• _Фрагмент текста_
◆ ◆ ◆ ◆
У авторов, использующих исторический материал для доказательства правоты своего мнения о вещах, не имеющих отношения к истории, психология героев неисторична, недвижна и задана раз навсегда. Она не изменяется и только в зависимости от внешних обстоятельств проявляет себя соответствующим рефлексом. Писатель старательно прячет тезис в материал и полагает, что ничего не доказывает, а только демонстрирует материал, говорящий сам за себя. Это печальное заблуждение: материал говорит не за себя, а за писателя. Книга, в которой тезис хорошо прикрыт материалом, считается лучше книги, в которой тезис спрятан плохо. Мнение это традиционно и в высшей степени сомнительно. Оно опровергается в каждой главе истории мировой литературы такими тенденциозными писателями, как Аристофан, Данте, Сервантес, Мильтон, Свифт, Гейне, Достоевский, Л. Толстой.
Писатель-априорист, который все знает наперед, потому что он вооружен несколькими могущественными банальностями и бессмертными прописями (да еще к тому же и неправильными), очень строго и тщательно обращается с историей: он берет из нее только то, что подтверждает могущественные банальности и бессмертные прописи.
◆ ◆ ◆ ◆
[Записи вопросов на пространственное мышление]

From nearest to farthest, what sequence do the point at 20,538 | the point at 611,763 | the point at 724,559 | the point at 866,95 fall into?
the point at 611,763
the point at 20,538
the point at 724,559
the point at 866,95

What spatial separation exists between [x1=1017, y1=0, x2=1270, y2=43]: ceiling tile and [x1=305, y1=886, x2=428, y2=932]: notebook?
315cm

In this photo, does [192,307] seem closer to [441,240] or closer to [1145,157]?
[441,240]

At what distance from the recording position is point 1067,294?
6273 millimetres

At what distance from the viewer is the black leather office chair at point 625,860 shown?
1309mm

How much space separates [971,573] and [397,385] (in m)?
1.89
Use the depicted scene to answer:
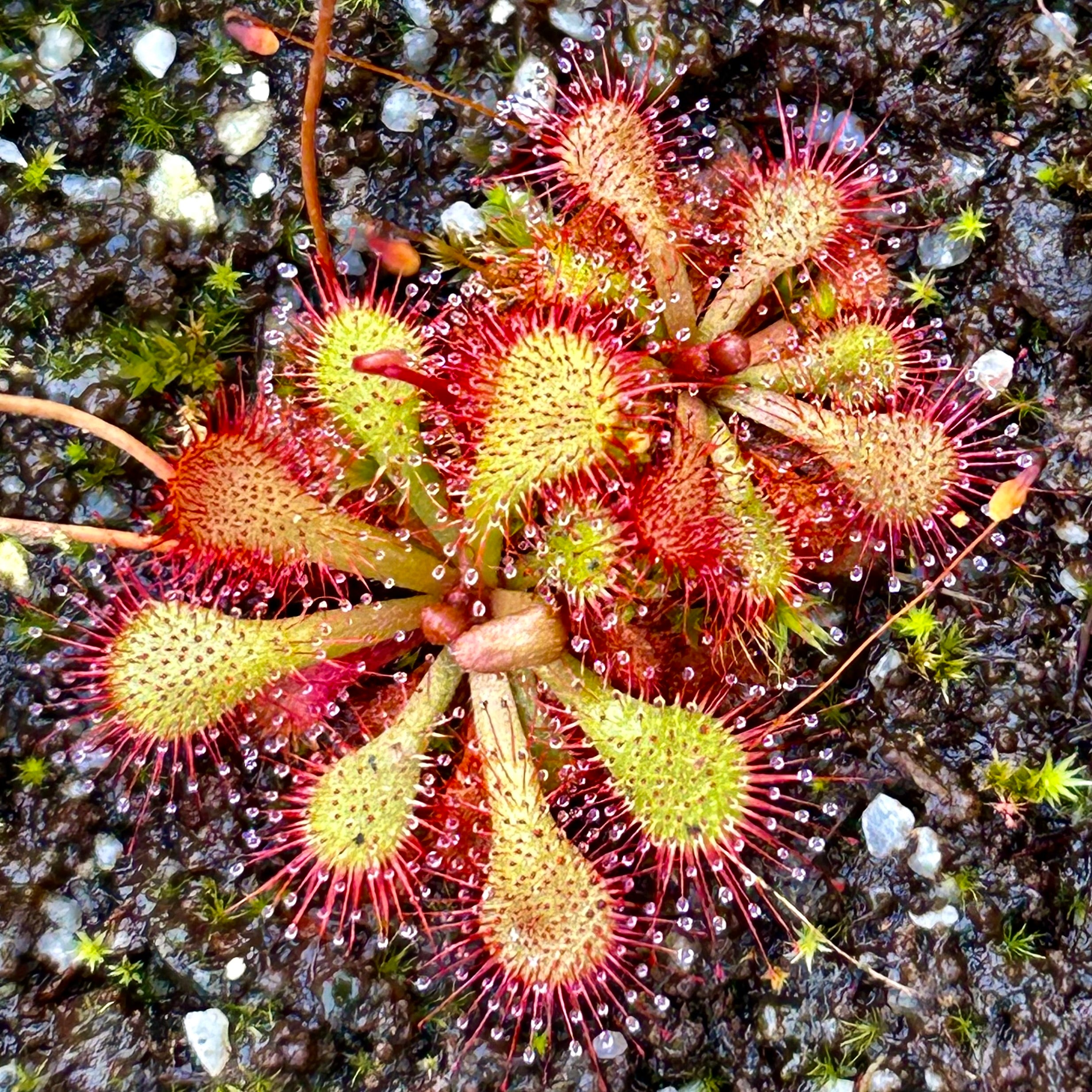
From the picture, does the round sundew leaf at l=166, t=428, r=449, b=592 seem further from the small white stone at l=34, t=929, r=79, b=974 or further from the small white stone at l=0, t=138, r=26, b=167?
the small white stone at l=34, t=929, r=79, b=974

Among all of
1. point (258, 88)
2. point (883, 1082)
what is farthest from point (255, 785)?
point (258, 88)

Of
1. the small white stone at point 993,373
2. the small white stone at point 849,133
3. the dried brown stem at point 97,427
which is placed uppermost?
the small white stone at point 849,133

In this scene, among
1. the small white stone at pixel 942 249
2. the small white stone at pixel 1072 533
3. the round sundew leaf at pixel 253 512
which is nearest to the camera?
the round sundew leaf at pixel 253 512

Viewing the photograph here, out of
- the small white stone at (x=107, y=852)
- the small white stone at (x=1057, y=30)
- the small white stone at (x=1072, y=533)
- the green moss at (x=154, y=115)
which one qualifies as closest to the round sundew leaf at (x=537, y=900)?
the small white stone at (x=107, y=852)

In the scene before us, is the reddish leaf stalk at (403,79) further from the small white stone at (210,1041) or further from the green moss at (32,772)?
the small white stone at (210,1041)

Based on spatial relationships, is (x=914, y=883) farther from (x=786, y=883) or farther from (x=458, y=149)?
(x=458, y=149)
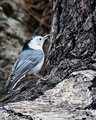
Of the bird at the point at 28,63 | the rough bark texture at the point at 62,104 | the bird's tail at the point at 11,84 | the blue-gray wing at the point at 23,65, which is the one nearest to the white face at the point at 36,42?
the bird at the point at 28,63

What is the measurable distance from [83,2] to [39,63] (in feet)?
3.93

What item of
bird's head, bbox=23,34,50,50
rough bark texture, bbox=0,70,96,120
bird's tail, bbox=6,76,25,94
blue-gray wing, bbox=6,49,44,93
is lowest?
rough bark texture, bbox=0,70,96,120

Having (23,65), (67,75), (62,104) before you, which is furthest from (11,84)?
(62,104)

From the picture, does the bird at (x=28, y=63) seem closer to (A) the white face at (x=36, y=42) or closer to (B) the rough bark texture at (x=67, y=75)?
(A) the white face at (x=36, y=42)

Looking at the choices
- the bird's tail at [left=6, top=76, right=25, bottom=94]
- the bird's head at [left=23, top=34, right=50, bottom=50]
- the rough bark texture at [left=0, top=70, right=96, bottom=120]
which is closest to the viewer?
the rough bark texture at [left=0, top=70, right=96, bottom=120]

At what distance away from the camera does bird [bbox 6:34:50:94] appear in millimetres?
2749

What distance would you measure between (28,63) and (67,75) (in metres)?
1.16

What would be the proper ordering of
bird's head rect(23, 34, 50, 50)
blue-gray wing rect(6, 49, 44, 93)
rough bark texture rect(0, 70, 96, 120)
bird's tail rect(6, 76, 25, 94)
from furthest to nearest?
bird's head rect(23, 34, 50, 50) < blue-gray wing rect(6, 49, 44, 93) < bird's tail rect(6, 76, 25, 94) < rough bark texture rect(0, 70, 96, 120)

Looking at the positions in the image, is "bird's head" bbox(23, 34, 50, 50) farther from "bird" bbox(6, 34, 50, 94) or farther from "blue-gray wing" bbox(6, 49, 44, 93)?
"blue-gray wing" bbox(6, 49, 44, 93)

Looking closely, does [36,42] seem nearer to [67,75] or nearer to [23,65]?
[23,65]

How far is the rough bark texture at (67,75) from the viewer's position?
1.75 meters

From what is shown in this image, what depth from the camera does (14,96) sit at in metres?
2.06

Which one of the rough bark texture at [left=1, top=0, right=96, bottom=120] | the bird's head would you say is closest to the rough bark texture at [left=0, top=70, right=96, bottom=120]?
the rough bark texture at [left=1, top=0, right=96, bottom=120]

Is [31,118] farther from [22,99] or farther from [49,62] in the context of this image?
[49,62]
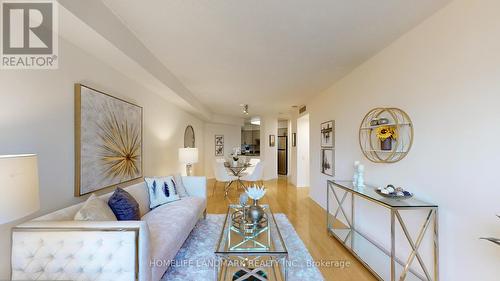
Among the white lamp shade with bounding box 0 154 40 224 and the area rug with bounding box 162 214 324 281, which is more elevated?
the white lamp shade with bounding box 0 154 40 224

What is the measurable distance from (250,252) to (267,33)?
2128 mm

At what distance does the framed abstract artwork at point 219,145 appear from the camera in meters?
8.84

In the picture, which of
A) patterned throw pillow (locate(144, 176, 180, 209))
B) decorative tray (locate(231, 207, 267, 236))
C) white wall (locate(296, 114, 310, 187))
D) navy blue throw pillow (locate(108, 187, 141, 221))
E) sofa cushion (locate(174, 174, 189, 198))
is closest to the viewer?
navy blue throw pillow (locate(108, 187, 141, 221))

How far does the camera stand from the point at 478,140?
1.66 metres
◆ ◆ ◆ ◆
• _Письменное задание_
Продолжите отрывок о писателях, использующих исторический материал, начав сразу после его последнего предложения. Записи здесь никакой роли не играют.

• _Ответ ниже_
В эпохи идеальной идеологической стерильности, каннибализма и неостывающей жажды крови исторический роман (и ряд других жанров) катастрофически вырождается, потому что, как всегда и всякий исторический роман, он создается для доказательства правоты своей истории. Таких доказательств в упомянутые эпохи не бывает. Исторический роман, блистательно начатый Вальтером Скоттом, умирает у писателей, произведения которых больше напоминают акты эксгумации, иллюстрированные занятными картинками из жизни широко известных особ, чем художественные произведения. Но у писателей, поставивших под сомнение историческую незыблемость, роман становится свидетельством социального неблагополучия. Т. Манн в «Признаниях авантюриста Феликса Круля» пародирует современную историческую литературу, и пародия становится похожей на плутовской роман. Но герой плутовского романа, старый добрый пикаро, пройдоха и плут, Лассарильо, Фигаро, любимец галерки и лакейской, превращается в авантюриста, стяжателя, буржуа. В истории литературы вырождение героя часто совпадало с вырождением жанра. Но пародийность «Авантюриста Феликса Круля» свидетельствует не вырождение жанра, а социальное неблагополучие.
Однако сходные явления иногда наблюдаются и в обстоятельствах прямо противоположных. Тогда пародийность становится не вынужденным результатом, а является особенностью замысла. Так, в романе Н. Рыбака «Переяславская рада» явно пародийно и местами весьма метко представлена история предательства целого народа.
В многочисленных диссертациях, посвященных нашей исторической литературе, обычно пишут о том, что основная тема нашей исторической литературы — это «Человек и народ — Судьба человеческая, судьба народная»[4]. Взаимоотношения великого человека и народа складываются по-разному, но считается, что из дилеммы «с народом» или «против него» не выходят.
Исторический роман не появился бы никогда, если бы у людей не было потребности понять, кто они и как стали такими.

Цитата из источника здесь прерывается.